(Source records)
-------
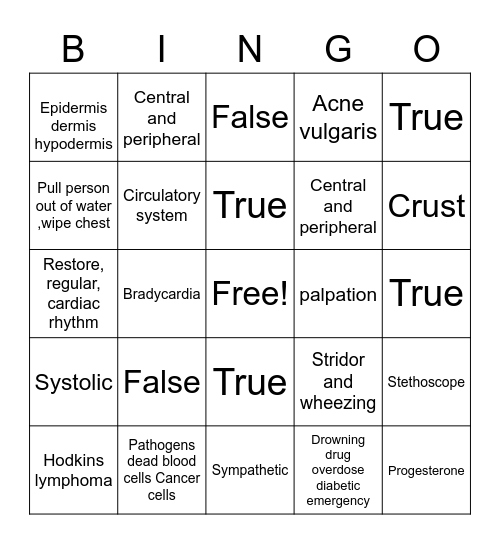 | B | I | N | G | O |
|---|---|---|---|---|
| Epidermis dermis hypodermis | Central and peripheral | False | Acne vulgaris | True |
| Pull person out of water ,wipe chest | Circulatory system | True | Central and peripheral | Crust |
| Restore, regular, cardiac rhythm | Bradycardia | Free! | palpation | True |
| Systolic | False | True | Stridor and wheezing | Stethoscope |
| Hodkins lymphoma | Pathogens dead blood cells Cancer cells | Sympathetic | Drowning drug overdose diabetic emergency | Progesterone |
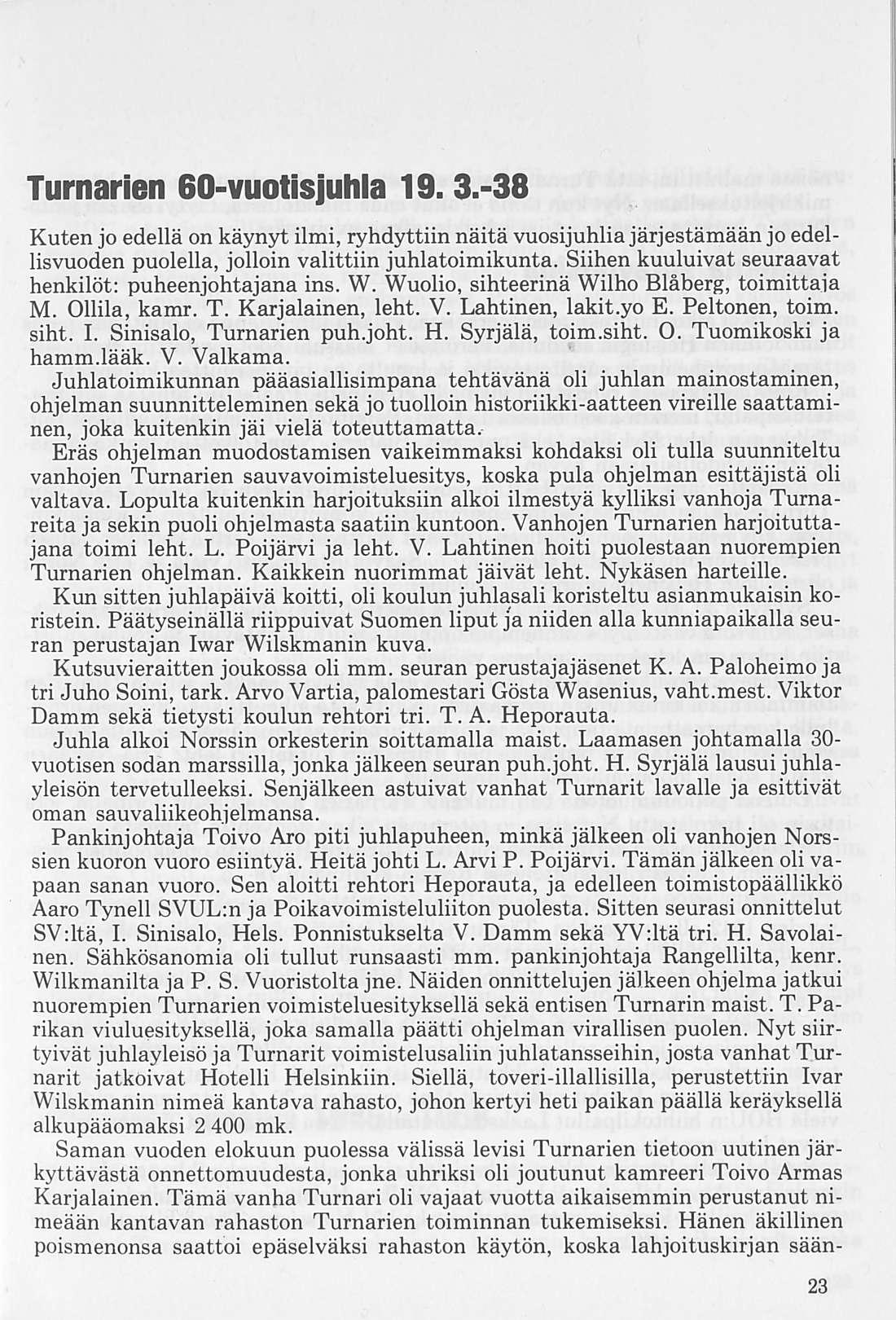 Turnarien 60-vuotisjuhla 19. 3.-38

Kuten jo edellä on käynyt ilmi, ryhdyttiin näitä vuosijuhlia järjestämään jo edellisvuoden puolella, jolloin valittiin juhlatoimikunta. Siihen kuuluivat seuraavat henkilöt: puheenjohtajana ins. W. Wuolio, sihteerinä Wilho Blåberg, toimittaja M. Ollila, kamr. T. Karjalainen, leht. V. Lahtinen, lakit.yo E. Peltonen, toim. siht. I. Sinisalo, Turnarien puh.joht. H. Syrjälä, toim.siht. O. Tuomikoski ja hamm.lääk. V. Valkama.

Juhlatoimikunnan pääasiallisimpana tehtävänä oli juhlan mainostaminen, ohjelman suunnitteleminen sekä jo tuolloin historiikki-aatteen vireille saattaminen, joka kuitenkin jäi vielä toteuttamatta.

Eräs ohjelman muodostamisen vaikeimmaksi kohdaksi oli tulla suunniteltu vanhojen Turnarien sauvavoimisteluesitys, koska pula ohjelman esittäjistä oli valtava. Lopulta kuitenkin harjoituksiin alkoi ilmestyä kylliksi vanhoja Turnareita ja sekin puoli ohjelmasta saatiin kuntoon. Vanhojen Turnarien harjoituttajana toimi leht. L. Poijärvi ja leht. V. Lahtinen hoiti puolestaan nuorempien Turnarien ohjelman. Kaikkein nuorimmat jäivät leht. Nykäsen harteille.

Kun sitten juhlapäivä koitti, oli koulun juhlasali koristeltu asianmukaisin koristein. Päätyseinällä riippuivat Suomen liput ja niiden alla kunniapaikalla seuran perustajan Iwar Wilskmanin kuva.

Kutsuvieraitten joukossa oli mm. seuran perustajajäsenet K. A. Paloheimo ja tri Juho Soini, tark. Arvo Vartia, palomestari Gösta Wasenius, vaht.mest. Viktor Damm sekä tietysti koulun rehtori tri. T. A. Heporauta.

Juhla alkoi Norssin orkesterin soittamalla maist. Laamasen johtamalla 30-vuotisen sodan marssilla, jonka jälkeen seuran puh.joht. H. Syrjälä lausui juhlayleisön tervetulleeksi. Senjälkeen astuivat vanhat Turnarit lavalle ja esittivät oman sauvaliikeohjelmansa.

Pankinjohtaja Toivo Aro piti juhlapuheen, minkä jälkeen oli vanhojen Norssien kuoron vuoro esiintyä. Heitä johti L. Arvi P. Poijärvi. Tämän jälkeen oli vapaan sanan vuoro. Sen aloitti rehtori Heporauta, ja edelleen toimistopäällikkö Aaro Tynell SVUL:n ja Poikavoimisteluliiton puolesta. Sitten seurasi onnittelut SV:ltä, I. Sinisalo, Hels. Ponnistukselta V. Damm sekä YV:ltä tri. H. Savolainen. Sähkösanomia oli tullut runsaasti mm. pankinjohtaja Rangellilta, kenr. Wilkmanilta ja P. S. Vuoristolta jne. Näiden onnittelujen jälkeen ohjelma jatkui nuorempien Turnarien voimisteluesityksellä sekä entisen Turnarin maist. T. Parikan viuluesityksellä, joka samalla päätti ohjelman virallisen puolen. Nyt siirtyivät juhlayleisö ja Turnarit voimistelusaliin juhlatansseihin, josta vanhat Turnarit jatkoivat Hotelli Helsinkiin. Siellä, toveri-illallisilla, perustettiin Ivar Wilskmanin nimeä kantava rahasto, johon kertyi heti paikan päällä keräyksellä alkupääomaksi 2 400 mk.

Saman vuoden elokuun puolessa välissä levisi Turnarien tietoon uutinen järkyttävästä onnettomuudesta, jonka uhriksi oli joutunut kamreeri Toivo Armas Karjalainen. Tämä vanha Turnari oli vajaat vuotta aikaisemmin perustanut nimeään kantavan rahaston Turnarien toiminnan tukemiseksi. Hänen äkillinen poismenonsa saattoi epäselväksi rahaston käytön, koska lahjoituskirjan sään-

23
-------
◆ PROBLEM DESCRIPTION ◆
Each record above should be copied character for character, with pictures dropped.

◆ SOLUTION BELOW ◆
 | B | I | N | G | O |
|---|---|---|---|---|
| Epidermis dermis hypodermis | Central and peripheral | False | Acne vulgaris | True |
| Pull person out of water ,wipe chest | Circulatory system | True | Central and peripheral | Crust |
| Restore, regular, cardiac rhythm | Bradycardia | Free! | palpation | True |
| Systolic | False | True | Stridor and wheezing | Stethoscope |
| Hodkins lymphoma | Pathogens dead blood cells Cancer cells | Sympathetic | Drowning drug overdose diabetic emergency | Progesterone |
 Turnarien 60-vuotisjuhla 19. 3.-38

Kuten jo edellä on käynyt ilmi, ryhdyttiin näitä vuosijuhlia järjestämään jo edellisvuoden puolella, jolloin valittiin juhlatoimikunta. Siihen kuuluivat seuraavat henkilöt: puheenjohtajana ins. W. Wuolio, sihteerinä Wilho Blåberg, toimittaja M. Ollila, kamr. T. Karjalainen, leht. V. Lahtinen, lakit.yo E. Peltonen, toim. siht. I. Sinisalo, Turnarien puh.joht. H. Syrjälä, toim.siht. O. Tuomikoski ja hamm.lääk. V. Valkama.

Juhlatoimikunnan pääasiallisimpana tehtävänä oli juhlan mainostaminen, ohjelman suunnitteleminen sekä jo tuolloin historiikki-aatteen vireille saattaminen, joka kuitenkin jäi vielä toteuttamatta.

Eräs ohjelman muodostamisen vaikeimmaksi kohdaksi oli tulla suunniteltu vanhojen Turnarien sauvavoimisteluesitys, koska pula ohjelman esittäjistä oli valtava. Lopulta kuitenkin harjoituksiin alkoi ilmestyä kylliksi vanhoja Turnareita ja sekin puoli ohjelmasta saatiin kuntoon. Vanhojen Turnarien harjoituttajana toimi leht. L. Poijärvi ja leht. V. Lahtinen hoiti puolestaan nuorempien Turnarien ohjelman. Kaikkein nuorimmat jäivät leht. Nykäsen harteille.

Kun sitten juhlapäivä koitti, oli koulun juhlasali koristeltu asianmukaisin koristein. Päätyseinällä riippuivat Suomen liput ja niiden alla kunniapaikalla seuran perustajan Iwar Wilskmanin kuva.

Kutsuvieraitten joukossa oli mm. seuran perustajajäsenet K. A. Paloheimo ja tri Juho Soini, tark. Arvo Vartia, palomestari Gösta Wasenius, vaht.mest. Viktor Damm sekä tietysti koulun rehtori tri. T. A. Heporauta.

Juhla alkoi Norssin orkesterin soittamalla maist. Laamasen johtamalla 30-vuotisen sodan marssilla, jonka jälkeen seuran puh.joht. H. Syrjälä lausui juhlayleisön tervetulleeksi. Senjälkeen astuivat vanhat Turnarit lavalle ja esittivät oman sauvaliikeohjelmansa.

Pankinjohtaja Toivo Aro piti juhlapuheen, minkä jälkeen oli vanhojen Norssien kuoron vuoro esiintyä. Heitä johti L. Arvi P. Poijärvi. Tämän jälkeen oli vapaan sanan vuoro. Sen aloitti rehtori Heporauta, ja edelleen toimistopäällikkö Aaro Tynell SVUL:n ja Poikavoimisteluliiton puolesta. Sitten seurasi onnittelut SV:ltä, I. Sinisalo, Hels. Ponnistukselta V. Damm sekä YV:ltä tri. H. Savolainen. Sähkösanomia oli tullut runsaasti mm. pankinjohtaja Rangellilta, kenr. Wilkmanilta ja P. S. Vuoristolta jne. Näiden onnittelujen jälkeen ohjelma jatkui nuorempien Turnarien voimisteluesityksellä sekä entisen Turnarin maist. T. Parikan viuluesityksellä, joka samalla päätti ohjelman virallisen puolen. Nyt siirtyivät juhlayleisö ja Turnarit voimistelusaliin juhlatansseihin, josta vanhat Turnarit jatkoivat Hotelli Helsinkiin. Siellä, toveri-illallisilla, perustettiin Ivar Wilskmanin nimeä kantava rahasto, johon kertyi heti paikan päällä keräyksellä alkupääomaksi 2 400 mk.

Saman vuoden elokuun puolessa välissä levisi Turnarien tietoon uutinen järkyttävästä onnettomuudesta, jonka uhriksi oli joutunut kamreeri Toivo Armas Karjalainen. Tämä vanha Turnari oli vajaat vuotta aikaisemmin perustanut nimeään kantavan rahaston Turnarien toiminnan tukemiseksi. Hänen äkillinen poismenonsa saattoi epäselväksi rahaston käytön, koska lahjoituskirjan sään-

23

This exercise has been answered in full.